-- MATERIAL FOR THE TASK follows --
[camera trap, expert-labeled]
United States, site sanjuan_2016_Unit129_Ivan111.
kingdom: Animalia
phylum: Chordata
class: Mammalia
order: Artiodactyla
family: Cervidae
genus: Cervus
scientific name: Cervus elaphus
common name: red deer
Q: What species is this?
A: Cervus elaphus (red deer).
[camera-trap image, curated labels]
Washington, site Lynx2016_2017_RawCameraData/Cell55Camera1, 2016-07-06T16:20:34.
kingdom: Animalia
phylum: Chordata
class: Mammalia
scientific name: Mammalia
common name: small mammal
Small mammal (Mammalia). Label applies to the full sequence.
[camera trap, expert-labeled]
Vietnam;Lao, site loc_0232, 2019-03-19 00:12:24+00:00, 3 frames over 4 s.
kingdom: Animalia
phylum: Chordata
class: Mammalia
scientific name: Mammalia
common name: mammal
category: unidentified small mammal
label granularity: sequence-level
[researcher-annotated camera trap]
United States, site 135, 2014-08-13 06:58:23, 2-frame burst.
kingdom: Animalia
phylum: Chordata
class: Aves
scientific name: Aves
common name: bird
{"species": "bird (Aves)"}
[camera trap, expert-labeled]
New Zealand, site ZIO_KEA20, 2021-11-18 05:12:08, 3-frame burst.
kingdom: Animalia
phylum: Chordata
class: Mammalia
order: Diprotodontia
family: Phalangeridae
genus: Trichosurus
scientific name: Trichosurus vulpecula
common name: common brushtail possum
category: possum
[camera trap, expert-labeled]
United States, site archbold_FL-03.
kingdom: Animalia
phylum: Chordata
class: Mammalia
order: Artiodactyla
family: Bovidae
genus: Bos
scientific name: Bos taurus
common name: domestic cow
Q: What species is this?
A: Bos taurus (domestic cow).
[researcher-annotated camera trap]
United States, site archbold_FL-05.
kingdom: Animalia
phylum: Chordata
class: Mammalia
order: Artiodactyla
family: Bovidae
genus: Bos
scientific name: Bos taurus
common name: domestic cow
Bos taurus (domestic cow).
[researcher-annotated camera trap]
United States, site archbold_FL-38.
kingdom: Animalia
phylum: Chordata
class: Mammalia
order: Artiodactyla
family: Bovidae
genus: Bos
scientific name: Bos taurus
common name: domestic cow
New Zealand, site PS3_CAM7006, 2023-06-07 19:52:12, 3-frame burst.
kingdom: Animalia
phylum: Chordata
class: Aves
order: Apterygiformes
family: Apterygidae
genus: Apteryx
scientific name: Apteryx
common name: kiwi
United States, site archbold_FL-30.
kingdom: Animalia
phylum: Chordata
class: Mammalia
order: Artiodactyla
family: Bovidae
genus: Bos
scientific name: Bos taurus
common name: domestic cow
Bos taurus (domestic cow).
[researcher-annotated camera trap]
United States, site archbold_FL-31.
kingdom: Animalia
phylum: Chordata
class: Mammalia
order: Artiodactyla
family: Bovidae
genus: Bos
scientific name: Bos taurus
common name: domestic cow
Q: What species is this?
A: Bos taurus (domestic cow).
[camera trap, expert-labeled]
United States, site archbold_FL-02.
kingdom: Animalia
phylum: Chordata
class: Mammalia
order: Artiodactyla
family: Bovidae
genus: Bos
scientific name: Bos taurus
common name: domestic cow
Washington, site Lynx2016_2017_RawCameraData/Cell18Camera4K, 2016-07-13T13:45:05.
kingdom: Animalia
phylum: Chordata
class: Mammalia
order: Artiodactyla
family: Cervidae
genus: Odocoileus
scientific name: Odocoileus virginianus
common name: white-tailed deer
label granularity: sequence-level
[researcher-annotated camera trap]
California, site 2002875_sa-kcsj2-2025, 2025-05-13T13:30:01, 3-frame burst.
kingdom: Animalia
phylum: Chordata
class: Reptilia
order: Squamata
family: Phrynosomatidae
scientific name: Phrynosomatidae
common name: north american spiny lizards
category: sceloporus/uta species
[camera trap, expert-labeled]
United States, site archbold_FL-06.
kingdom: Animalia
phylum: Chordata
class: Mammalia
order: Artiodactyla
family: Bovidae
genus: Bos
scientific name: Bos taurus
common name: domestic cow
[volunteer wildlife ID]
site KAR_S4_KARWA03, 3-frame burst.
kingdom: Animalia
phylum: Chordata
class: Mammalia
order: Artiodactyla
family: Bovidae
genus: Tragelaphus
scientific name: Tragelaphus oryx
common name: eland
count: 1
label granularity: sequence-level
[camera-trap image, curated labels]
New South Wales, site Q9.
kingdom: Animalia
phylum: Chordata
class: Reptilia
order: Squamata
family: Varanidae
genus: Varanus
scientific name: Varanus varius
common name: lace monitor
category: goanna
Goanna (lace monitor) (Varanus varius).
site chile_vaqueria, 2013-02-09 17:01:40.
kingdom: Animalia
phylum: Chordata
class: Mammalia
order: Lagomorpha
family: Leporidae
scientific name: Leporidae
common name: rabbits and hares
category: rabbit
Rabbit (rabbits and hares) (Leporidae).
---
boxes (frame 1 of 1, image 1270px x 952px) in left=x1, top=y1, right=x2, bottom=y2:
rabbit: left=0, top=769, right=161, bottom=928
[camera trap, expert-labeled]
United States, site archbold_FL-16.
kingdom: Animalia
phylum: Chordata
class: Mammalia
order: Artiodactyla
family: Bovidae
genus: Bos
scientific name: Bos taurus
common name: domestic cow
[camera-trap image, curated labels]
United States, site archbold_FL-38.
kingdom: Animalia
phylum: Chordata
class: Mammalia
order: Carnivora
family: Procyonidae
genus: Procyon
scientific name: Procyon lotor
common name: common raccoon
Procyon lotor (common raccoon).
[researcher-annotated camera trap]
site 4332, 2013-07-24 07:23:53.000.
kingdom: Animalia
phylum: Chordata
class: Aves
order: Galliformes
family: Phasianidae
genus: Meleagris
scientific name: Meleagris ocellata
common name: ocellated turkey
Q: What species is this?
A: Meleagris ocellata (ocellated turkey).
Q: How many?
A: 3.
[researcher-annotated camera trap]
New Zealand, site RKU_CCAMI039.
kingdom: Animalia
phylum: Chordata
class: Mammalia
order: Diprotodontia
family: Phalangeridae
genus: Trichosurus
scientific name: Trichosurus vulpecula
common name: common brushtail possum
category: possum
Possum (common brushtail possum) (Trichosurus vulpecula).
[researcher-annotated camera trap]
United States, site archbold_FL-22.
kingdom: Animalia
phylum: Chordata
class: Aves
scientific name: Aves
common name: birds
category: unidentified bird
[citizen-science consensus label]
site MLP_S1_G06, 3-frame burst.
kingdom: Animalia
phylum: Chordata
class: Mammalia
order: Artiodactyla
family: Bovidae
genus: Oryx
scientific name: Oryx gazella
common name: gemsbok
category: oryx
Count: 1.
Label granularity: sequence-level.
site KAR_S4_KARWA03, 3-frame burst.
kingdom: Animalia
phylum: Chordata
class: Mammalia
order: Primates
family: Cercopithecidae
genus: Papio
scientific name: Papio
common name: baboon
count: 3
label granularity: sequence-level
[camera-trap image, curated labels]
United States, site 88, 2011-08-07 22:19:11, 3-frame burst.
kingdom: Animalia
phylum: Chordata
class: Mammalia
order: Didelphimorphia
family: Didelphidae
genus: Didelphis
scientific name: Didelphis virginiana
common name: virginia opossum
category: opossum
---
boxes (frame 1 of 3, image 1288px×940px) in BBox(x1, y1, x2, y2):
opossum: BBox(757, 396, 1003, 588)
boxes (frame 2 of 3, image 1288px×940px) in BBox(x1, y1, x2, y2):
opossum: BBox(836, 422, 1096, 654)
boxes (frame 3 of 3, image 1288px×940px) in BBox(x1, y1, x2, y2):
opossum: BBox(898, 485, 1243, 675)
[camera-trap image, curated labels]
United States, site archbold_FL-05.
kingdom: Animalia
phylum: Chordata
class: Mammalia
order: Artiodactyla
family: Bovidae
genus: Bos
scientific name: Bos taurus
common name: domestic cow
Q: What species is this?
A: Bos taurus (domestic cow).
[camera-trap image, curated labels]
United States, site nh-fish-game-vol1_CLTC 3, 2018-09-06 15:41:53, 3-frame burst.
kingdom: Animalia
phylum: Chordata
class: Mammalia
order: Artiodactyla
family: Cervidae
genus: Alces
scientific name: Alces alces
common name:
-- MATERIAL FOR THE TASK concluded --
TRY IT -
Write out each line of the data that holds the string "Zealand".

RESPONSE BELOW -
New Zealand, site ZIO_KEA20, 2021-11-18 05:12:08, 3-frame burst.
New Zealand, site PS3_CAM7006, 2023-06-07 19:52:12, 3-frame burst.
New Zealand, site RKU_CCAMI039.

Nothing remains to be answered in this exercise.